3.4. Marca de alto renome (art. 125, LPI) e marca notória (126, LPI)

As marcas de alto renome são as fortemente conhecidas no Brasil em toda a sua extensão territorial, possuindo proteção em todas as classes de atividades. A proteção territorial é nacional. O registro no INPI é essencial para assegurar o direito exclusivo sobre o bem industrial. Segundo Ricardo Negrão (2003, v.1, p.146), corresponde a uma inovação brasileira, trazida pelo art. 125 da LPI.

As marcas notórias são as notoriamente conhecidas em seu ramo de atividade e possuem proteção especial, independentemente de estarem previamente registradas no Brasil (o registro é dispensável para a proteção). Possuem proteção territorial internacional, alcançando os países signatários da União de Paris (foram criadas e estão previstas no art. 6 bis, inciso 1 da Convenção da União de Paris), mas a proteção material é restrita à respectiva classe de atividade (princípio da especialidade). A proteção da marca notória não depende de iniciativa da parte (oposição), podendo ser determinada de ofício pelo INPI, ao justificar o indeferimento de concessão de registro.
3.5. Repressão ao uso indevido da marca

O art. 130 da LPI assegura ao titular da marca ou ao depositante o direito de ceder o seu registro ou pedido de registro, licenciar o seu uso e zelar pela sua integridade material ou reputação. Para viabilizar a proteção da marca, a LPI disciplina algumas ações judiciais específicas:

- apreensão administrativa, de ofício ou a requerimento do interessado, pelas autoridades alfandegárias de produtos com marcas falsificadas, alteradas ou imitadas (art. 198, LPI);

- busca e apreensão na ocorrência de crime contra a propriedade industrial (art.200, LPI);

- reparação de danos, que abrange os lucros cessantes por meio do critério mais favorável ao prejudicado, considerando os benefícios que teria auferido se a violação não tivesse ocorrido ou os benefícios que foram auferidos pelo autor da infração, ou, ainda, a remuneração que o transgressor teria pago ao titular do direito pela concessão de licenciamento (arts. 208 e 210, LPI).

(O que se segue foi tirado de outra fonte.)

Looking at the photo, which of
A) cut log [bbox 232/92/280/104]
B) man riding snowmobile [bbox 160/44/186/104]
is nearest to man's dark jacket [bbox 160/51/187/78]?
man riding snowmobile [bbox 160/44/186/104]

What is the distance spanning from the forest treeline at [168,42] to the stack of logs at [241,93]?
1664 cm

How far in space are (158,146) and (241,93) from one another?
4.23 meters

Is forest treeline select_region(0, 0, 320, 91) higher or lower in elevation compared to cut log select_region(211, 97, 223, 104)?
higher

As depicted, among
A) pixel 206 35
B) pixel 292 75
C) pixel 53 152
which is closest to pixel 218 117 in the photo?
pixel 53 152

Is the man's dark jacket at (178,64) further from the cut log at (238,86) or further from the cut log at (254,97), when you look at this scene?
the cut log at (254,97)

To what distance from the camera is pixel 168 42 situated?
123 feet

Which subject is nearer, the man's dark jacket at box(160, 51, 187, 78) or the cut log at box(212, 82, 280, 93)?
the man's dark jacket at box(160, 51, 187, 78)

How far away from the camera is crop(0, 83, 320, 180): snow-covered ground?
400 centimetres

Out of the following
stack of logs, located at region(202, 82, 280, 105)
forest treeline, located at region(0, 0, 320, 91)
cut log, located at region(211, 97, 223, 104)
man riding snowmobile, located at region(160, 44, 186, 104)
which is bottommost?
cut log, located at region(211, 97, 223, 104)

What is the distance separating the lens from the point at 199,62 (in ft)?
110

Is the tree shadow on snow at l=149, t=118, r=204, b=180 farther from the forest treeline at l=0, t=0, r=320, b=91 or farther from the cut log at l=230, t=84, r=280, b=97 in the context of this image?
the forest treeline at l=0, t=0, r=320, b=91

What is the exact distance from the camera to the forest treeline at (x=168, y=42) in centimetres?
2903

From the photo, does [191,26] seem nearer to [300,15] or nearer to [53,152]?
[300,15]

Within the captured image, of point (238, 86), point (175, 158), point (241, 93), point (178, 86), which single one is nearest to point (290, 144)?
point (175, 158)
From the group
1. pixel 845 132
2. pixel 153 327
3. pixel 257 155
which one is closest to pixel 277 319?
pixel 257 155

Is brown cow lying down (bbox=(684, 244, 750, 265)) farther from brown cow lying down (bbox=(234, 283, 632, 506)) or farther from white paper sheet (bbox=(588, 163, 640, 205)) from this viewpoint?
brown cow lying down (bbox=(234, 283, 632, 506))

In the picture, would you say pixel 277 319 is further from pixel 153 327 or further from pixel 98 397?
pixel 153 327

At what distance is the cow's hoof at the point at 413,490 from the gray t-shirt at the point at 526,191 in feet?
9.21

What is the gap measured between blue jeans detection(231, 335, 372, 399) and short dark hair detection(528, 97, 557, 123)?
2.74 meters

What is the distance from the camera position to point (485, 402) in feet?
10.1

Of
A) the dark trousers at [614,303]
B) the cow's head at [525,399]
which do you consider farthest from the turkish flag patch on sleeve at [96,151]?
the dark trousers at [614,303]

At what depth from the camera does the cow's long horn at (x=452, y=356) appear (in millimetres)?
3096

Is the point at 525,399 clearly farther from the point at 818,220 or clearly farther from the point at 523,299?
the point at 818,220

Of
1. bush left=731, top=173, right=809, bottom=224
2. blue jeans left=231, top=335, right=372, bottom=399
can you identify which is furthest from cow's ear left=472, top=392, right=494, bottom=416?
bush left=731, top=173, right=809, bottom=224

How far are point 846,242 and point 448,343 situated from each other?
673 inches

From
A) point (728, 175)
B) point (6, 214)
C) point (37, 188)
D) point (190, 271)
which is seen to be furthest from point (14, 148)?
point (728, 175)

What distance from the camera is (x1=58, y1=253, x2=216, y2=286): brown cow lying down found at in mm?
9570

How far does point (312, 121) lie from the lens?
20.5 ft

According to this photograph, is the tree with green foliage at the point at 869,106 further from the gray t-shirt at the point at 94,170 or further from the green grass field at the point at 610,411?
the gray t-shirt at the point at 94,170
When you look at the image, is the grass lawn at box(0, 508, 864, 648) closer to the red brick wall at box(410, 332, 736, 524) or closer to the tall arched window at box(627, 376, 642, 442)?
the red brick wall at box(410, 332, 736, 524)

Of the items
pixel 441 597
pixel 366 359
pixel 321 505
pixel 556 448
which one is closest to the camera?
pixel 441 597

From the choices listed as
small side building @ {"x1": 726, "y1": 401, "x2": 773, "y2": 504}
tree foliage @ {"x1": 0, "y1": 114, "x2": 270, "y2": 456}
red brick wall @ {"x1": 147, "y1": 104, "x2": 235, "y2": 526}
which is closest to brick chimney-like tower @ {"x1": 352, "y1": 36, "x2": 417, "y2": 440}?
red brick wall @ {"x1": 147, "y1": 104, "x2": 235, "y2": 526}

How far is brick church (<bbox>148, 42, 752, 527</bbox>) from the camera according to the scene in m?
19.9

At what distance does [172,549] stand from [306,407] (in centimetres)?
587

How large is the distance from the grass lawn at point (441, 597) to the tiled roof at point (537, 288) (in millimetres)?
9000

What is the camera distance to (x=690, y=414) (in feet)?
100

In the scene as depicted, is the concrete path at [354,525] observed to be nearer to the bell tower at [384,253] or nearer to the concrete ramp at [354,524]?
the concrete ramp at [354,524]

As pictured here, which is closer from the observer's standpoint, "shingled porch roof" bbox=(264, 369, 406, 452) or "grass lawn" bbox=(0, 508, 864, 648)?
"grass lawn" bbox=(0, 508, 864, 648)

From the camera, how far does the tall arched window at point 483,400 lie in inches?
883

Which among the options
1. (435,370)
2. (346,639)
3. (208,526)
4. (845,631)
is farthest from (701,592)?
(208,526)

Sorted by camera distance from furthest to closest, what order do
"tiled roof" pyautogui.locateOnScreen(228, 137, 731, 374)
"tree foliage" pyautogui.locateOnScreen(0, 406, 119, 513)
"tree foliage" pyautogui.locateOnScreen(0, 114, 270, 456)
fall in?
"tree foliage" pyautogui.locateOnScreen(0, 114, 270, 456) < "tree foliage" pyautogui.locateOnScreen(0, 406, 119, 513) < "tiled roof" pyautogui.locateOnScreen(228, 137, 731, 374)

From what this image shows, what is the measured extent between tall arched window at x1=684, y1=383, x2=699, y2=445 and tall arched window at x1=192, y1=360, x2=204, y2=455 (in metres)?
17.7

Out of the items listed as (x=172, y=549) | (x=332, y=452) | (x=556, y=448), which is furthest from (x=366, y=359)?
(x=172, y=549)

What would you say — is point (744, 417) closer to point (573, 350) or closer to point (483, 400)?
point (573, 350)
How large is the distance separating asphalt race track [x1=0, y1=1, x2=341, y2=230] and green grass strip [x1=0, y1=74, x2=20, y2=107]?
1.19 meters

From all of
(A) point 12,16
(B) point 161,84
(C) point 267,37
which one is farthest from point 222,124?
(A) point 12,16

Ricardo Negrão (2003, v.1, p.140) ressalta que além dessas medidas, o titular do direito de propriedade industrial pode utilizar todas as ações de posse e de tutela possessória, de abstenção de ato, indenizatórias, cautelares de busca e apreensão.

O art. 225 da LPI prevê o prazo de 5 anos de prescrição para a ação de reparação do dano causado ao direito de propriedade industrial (nesse sentido a Súmula 143 do Superior Tribunal de Justiça – Prescreve em 5 anos a ação de perdas e danos pelo uso da marca comercial).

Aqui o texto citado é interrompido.